■ TEXT SEGMENT:
▼

A personalized experience requires data, and lots of it – demographic, contextual, behavioral and more. The more data available, the more personalized the experience. Real-Time Big Data. The ability to extract information from operational data in real-time is critical for an agile enterprise.
A number of products provide a caching tier for SQL database systems. any NoSQL database technologies have excellent integrated caching capabilities, keeping frequently-used data in system memory as much as possible and removing the need for a separate caching layer.
Extracting meaningful business intelligence from very high volumes of data is a very difficult task to achieve with traditional relational database systems. Modern NoSQL database systems not only provide storage and management of business application data but also deliver integrated data analytics that deliver instant understanding of complex data sets and facilitate flexible decision-making.
Instead of using tables and rows as in relational databases, Document Stored NoSQL databases are built on an architecture of collections and documents. Document databases are essentially the next level of key-value, allowing nested values associated with each key. Document databases support querying more efficiently. An example of a document stored database is MongoDB, CouchDB, RethinkDB. Documents are stored in XML / JSON / BSON. Documents are the main concept in document databases.. These documents are self-describing, hierarchical tree data structures which can consist of maps, collections, and scalar values. Documents can contain many different key-value pairs, or key-array pairs, or even nested documents. Document databases are generally useful for content management systems, blogging platforms, web analytics, real-time analytics, ecommerce-applications. We would avoid using document databases for systems that need complex transactions spanning multiple operations or queries against varying aggregate structures.
The main idea here is using a hash table where there is a unique key and a pointer to a particular item of data. Redis, Riak, Local Storage (browser) and Amazon DynamoDB are examples of key-value NoSQL databases . Key-value databases are generally useful for storing session information, user profiles, preferences, shopping cart data. We would avoid using Key-value databases when we need to query by data.
Graph stores are used to store information about networks of data, such as social connections. Graph stores include Neo4J and Giraph.
These were created to store and process very large amounts of data distributed over many machines. There are still keys but they point to multiple columns. The columns are arranged by column family. Examples of column-oriented databases are Cassandra and HBase. Wide-column stores such as Cassandra and HBase are optimized for queries over large datasets, and store columns of data together, instead of rows. Column families are groups of related data that is often accessed together.

▲

■ GIVEN RECORDS:
▼

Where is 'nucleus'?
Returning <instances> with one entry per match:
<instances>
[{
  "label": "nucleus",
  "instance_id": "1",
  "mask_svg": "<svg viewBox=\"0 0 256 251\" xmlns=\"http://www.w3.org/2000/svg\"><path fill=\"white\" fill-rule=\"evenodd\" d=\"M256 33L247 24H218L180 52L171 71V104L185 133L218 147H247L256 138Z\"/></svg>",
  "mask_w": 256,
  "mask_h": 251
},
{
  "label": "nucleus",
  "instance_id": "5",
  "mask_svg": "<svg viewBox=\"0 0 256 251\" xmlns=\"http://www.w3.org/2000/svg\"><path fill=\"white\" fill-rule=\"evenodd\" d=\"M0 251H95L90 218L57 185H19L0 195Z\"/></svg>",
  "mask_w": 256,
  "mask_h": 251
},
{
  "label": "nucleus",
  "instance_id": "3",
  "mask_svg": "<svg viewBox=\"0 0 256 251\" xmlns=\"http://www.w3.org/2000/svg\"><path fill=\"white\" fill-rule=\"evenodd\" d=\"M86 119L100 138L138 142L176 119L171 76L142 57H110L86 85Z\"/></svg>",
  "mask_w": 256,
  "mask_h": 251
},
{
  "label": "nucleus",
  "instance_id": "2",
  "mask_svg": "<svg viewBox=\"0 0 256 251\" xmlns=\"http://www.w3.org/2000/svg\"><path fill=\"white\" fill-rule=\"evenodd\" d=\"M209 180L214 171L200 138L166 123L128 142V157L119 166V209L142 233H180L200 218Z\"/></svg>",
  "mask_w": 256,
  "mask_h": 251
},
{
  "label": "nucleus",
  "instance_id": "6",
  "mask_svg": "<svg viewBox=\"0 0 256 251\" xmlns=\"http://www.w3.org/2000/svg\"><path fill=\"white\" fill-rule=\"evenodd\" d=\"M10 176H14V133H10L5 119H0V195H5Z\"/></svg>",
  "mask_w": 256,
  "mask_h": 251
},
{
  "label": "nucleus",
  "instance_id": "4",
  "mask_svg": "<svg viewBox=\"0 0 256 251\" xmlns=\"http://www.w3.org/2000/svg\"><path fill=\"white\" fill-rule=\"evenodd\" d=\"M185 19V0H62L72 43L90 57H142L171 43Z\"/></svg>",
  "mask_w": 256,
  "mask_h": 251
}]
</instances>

▲

■ DIRECTIVES:
• 1. Answer from the NoSQL text:
(a) In which formats are documents stored in document databases?
(b) By what are columns arranged in column-oriented databases?
(c) Which graph stores are named?
• 2. List every example of a key-value NoSQL database that the NoSQL text names.
• 3. Duplicate the part of the NoSQL text between "A personalized experience" and "separate caching layer.", inclusive.
The data stands apart from the NoSQL text.

■ EXPECTED OUTPUTS:
• 1.
(a) XML / JSON / BSON
(b) By column family
(c) Neo4J and Giraph

• 2.
Redis
Riak
Local Storage (browser)
Amazon DynamoDB

• 3.
A personalized experience requires data, and lots of it – demographic, contextual, behavioral and more. The more data available, the more personalized the experience. Real-Time Big Data. The ability to extract information from operational data in real-time is critical for an agile enterprise.
A number of products provide a caching tier for SQL database systems. any NoSQL database technologies have excellent integrated caching capabilities, keeping frequently-used data in system memory as much as possible and removing the need for a separate caching layer.